→ **Text for analysis**
==========

Govt to conduct annual job survey, labour bureau study not realistic: Panagariya


The Opposition says job creation in recent times has been the slowest during the NDA rule. The government has responded by setting up a task force led by National Institution for Transforming India (Niti) Aayog vice-chairman Arvind Panagariya to device a methodology for timely and reliable employment data.

In an interview to HT, the 64-year-old former economics professor said the government would ask the National Sample Survey Office to conduct an employment survey for “the real picture” on job creation. Panagariya also spoke about the farm sector crisis as he brushed aside claims that demonetisation had hammered the economy.

Edited excerpts of the interview:

Q: The government has spoken about the credibility of the employment data and you are heading a task force to decide on new methodology to measure job creation in the country. What is the problem with the present way to calculate jobs?

Employment is calculated on the basis of two separate surveys. One is the household survey by the National Sample Survey Office (NSSO) and other is establishment survey of the labour bureau. The last NSSO survey was done in 2011-12 and the establishment survey of the labour bureau was in 2015-16.

Most of the present debate on job creation is on the establishment survey for eight sectors that the labour bureau started after the global financial crisis in which industries with more than 10 workers are surveyed every three months.

The data is used to generate nation-wide numbers for these eight sectors and the problem is with the multipliers used to convert the sample into national numbers. It is not a random sample like (in) NSSO. The survey covered all the states only after December 2016 and before that the data was for only 11 states. This restricted sample covered 3-3.25 crore people in these sectors which was less than 10% of the total 47 crore people estimated in the workforce. Even if we take out 20-25% people in agriculture, the coverage is poor. You don’t know what is happening to the industries having less than 10 persons.

==========

→ **Your instructions**
Continue the interview on measuring jobs in India from the point where it stops.

→ **Entries provided**

==========

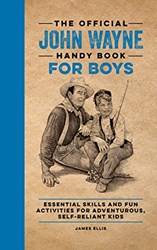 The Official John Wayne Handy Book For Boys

==========

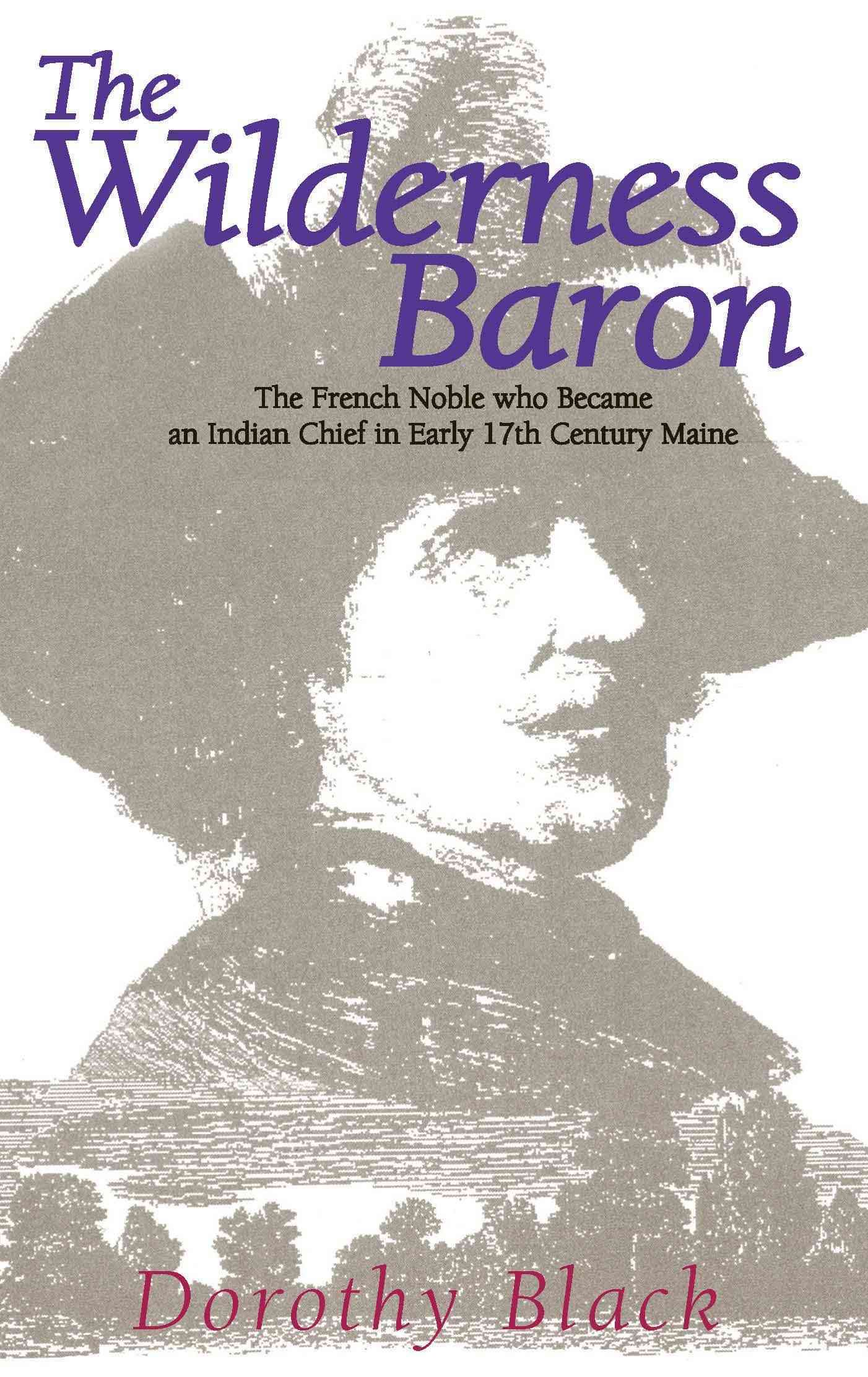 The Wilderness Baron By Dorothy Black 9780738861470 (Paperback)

==========

→ **Response**
Q: What is the way ahead?

The best and most extensive survey is by the NSSO as it is more reliable. Its frequency is very low and we are going to propose to conduct the survey on annual basis and for the urban areas, once in three months. This will help gauge the employment created in a more reliable and realistic manner.

Q: Even NSSO employment numbers are confusing and sometimes misleading. Someone working even for a few days is considered employed.

The NSSO methodology is similar to anywhere else in the world. We cannot change that. The weekly NSSO figure is quite correct. It tells us that unemployment rate in India was around 5-8% in 2011-12. The usual employment status (if a person is working for a day in 183 days out of 365), which is often quoted, is more liberal and gives unemployment rate of 2-3%. To end the confusion, we will suggest that employment be measured through weekly status while providing usual status.

Q:It is being said that employment generation has been poor.

It is a perception being given in the absence of good data. This perception is being created as a large number of the workforce is in the unorganised sector – self employed, small firms and self-owned enterprises. In that situation, as I have been arguing, the employment and unemployment surveys are giving okay numbers.

Q: You have been speaking about underemployment. What is that?

There has been a lot of underemployment and it has been a long-standing problem. Making perceptible dent in it will take a long time. I say that if there are two or three people for the same job then there is underemployment. Like if you having a plumbing problem and two or three persons are coming to resolve it, then it is underemployment.

Q: Have enough jobs been created by the NDA government? The information technology (IT) sector is losing jobs.

One general point is that we look at jobs that disappear and don’t look at jobs that appear. IT people are saying they are increasing jobs. Saurabh Srivastava, who was one of the founders of Nasscom, said that in the last three years six lakh additional people have been employed by five largest IT firms alone. He predicts that 25-30 lakh new jobs will be created in the next few years. There are industries where jobs have not been created like construction, which has a huge potential. The government is working on it. In labour-intensive industries like textiles we have to create more jobs. With small investment in these sectors, we can create a large number of jobs.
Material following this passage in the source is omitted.